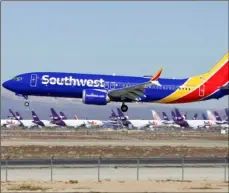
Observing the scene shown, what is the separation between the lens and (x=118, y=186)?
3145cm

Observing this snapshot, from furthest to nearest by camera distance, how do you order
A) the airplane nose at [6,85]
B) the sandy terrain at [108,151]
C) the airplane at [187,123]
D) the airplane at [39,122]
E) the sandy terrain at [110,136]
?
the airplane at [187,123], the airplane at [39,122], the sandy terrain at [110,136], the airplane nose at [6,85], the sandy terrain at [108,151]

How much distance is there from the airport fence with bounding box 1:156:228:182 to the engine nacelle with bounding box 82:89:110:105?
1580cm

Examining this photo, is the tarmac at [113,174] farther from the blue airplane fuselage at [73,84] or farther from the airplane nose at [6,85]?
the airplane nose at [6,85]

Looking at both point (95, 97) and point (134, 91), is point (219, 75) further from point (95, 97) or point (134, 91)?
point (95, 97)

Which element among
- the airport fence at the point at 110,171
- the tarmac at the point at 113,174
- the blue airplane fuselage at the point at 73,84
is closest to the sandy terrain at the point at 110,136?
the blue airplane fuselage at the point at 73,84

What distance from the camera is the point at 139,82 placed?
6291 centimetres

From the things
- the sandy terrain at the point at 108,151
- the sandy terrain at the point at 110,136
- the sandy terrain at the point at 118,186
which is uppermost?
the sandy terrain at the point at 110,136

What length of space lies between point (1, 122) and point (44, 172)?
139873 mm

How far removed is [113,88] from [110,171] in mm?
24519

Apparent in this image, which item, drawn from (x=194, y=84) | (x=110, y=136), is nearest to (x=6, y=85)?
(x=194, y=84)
--
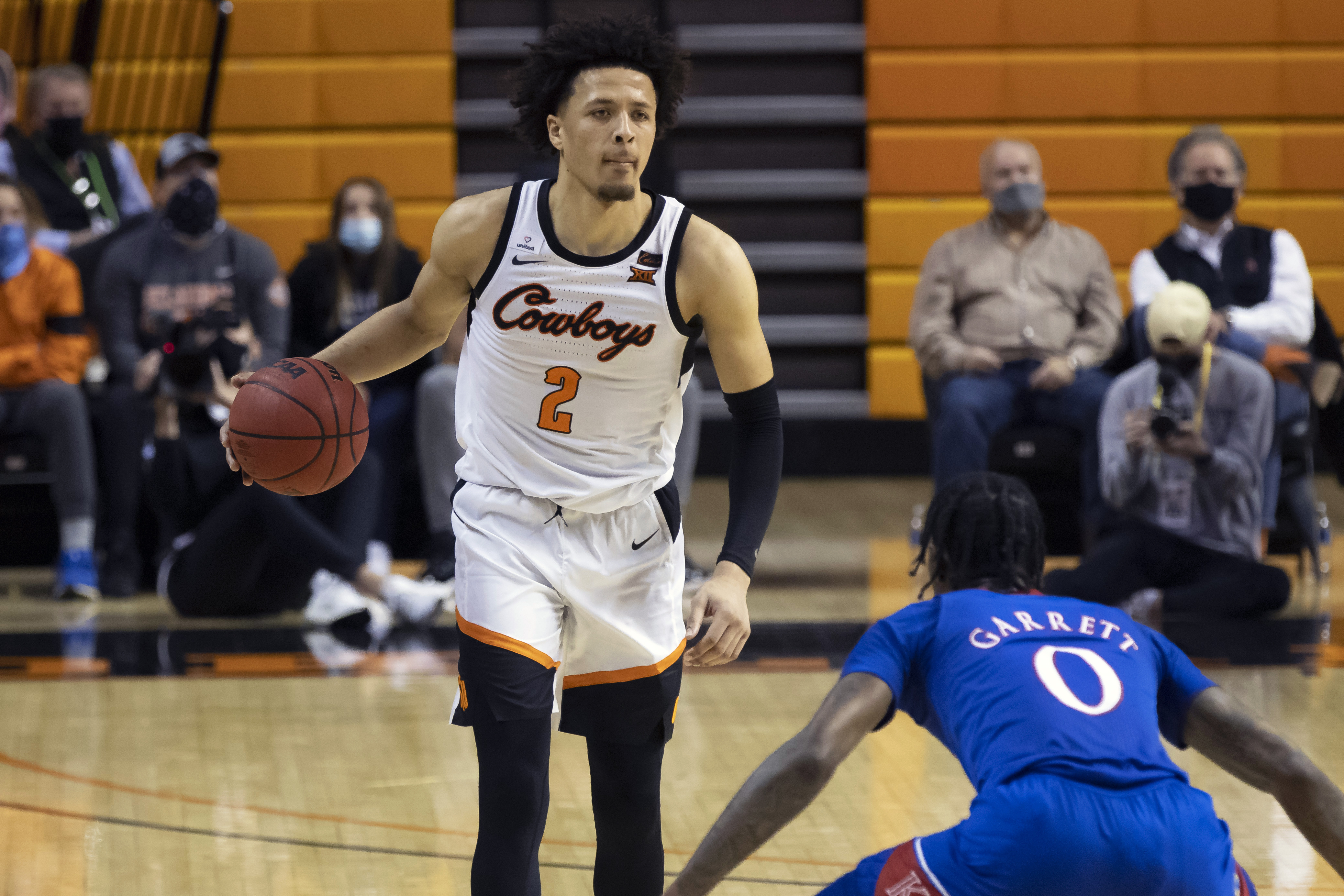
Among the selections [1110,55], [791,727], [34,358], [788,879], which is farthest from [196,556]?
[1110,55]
==
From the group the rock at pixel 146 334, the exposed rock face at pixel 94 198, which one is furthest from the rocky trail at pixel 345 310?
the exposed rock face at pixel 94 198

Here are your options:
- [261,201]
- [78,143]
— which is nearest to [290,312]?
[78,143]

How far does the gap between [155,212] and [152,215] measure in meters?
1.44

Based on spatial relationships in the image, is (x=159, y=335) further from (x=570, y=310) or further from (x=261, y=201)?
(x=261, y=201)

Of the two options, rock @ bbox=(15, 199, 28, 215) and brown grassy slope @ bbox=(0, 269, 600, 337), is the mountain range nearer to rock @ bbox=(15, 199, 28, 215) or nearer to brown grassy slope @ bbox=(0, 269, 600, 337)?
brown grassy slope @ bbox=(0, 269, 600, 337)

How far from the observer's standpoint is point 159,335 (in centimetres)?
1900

**WHAT YOU HAVE TO DO**
Go through the records above and keep only the lines that contain the word "fence". Case matters.

**FULL SOLUTION**
How much distance is there from the airport fence with bounding box 1:156:228:182 to the engine nacelle with bounding box 82:89:110:105?
- the airport fence at the point at 110,171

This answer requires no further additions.